Against this background, therefore, the committee cautioned the budding philanthropist to hold on to his funds and forget about building a library. It was foolhardy, they advised him, to waste his resources on a generation of people who had more respect for a four-wheeled drive vehicle than they did for the four walls of a library.
Now if these localised findings are true, and worse still if they are of universal application across Nigeria, then it does not bode well for the nation. For if our youth lack critical reading skills, from whence do we expect our future thinkers to come? Any nation without thinkers to chart its course will eventually sink without trace.
For instance the mediocrity often manifest in government circles, can it not be said that it is indicative of, and perhaps rooted in, the collective incuriousness of our ruling classes? Which in itself is a result of their poor aptitude(s) and inadequate/non-existent critical reading skills? Thus, is it really a surprise that these days, our universities are more often shut than they are open? Do we really expect anything different? When hoodwinkers, rather than thinkers chart the course of our nation.
Perhaps some influential thinking person or people will prevail upon the federal minister of education to begin a process to reclaim the minds of our youth. Mental states such as semi-illiteracy and illiteracy do not become them.
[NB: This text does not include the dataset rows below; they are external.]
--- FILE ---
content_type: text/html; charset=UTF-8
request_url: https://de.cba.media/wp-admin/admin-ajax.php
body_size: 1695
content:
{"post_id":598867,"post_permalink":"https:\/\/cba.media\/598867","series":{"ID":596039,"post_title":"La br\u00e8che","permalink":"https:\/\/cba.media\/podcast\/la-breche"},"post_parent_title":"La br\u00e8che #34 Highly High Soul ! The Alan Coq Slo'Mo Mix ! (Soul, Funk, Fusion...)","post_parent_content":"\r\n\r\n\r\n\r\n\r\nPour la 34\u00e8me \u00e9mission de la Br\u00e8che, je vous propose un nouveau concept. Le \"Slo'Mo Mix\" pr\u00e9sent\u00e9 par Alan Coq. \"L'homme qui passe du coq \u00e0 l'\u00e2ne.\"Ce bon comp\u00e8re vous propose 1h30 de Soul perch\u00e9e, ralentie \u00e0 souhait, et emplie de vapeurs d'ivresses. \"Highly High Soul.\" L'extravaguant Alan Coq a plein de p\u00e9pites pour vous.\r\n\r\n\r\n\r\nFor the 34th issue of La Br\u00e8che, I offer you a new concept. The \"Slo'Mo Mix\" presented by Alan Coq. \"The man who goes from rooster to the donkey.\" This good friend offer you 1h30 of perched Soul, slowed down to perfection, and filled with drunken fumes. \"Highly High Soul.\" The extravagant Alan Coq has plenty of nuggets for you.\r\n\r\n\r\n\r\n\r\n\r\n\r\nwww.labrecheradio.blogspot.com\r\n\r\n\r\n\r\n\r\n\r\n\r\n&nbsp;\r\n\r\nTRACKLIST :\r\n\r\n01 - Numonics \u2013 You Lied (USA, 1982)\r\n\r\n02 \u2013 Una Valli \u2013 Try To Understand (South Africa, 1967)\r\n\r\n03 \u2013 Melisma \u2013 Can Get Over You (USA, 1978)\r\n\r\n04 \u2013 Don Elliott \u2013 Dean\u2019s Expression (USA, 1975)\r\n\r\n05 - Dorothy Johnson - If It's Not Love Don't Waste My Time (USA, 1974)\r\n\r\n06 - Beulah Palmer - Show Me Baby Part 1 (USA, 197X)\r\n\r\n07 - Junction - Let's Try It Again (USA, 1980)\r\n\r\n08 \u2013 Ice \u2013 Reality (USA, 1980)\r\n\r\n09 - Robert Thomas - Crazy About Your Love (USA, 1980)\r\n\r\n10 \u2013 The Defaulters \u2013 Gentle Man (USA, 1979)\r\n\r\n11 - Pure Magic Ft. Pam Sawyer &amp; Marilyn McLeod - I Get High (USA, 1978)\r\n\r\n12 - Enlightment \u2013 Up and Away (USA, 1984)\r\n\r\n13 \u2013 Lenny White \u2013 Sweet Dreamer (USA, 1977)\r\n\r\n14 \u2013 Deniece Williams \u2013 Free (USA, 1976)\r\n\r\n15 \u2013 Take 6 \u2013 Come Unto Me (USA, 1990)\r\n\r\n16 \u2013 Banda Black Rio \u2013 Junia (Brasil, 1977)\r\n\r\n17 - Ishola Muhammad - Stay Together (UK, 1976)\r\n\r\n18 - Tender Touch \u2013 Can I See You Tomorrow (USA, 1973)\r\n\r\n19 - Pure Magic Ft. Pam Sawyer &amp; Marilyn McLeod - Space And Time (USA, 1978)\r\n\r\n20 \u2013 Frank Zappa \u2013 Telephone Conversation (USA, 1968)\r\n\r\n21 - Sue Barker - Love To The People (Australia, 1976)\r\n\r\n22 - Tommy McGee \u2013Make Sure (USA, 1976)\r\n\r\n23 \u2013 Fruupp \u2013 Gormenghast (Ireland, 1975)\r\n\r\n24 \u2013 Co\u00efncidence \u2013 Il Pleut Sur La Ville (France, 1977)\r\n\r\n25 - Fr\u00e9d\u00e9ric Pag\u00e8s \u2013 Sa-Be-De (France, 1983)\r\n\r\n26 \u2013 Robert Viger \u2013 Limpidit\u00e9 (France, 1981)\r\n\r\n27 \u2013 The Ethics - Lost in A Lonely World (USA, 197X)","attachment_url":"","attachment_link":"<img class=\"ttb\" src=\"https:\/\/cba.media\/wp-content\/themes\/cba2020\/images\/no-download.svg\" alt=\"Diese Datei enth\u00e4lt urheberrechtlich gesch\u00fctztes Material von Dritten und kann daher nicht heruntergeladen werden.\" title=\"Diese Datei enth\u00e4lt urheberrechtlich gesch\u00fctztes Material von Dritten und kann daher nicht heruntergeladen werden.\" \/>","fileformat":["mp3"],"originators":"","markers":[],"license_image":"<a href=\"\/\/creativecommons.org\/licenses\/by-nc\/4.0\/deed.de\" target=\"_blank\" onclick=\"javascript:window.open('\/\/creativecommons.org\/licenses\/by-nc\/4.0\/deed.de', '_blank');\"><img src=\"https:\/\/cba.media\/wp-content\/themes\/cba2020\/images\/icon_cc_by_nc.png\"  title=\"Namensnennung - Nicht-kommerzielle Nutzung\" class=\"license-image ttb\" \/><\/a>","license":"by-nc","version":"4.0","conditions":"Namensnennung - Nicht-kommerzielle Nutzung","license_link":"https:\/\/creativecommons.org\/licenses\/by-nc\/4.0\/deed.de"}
This process, he can begin, by promoting a national reading campaign aimed primarily at primary school pupils in order to lay a proper foundation for their further and future learning and that of our nation. Such a campaign, amongst other things, should encourage the reading, by these pupils, of at least one book a month. And to complement and ensure its success, a system of book tokens, to facilitate the easy access to affordable books should also be introduced.
Whilst a reading culture will not, in and of itself, resolve all of our problems, as there is a huge gap between knowledge and know-how, it will at least cause more of our youth to think and question their government’s actions and inaction and hold them to greater account; which in the long run will serve us well.
As for my wealthy associate, he has now abandoned his plans to build a library. He has, instead, set up a scholarship fund to support the education of keen and gifted indigent indigenes of his hometown. Bless him!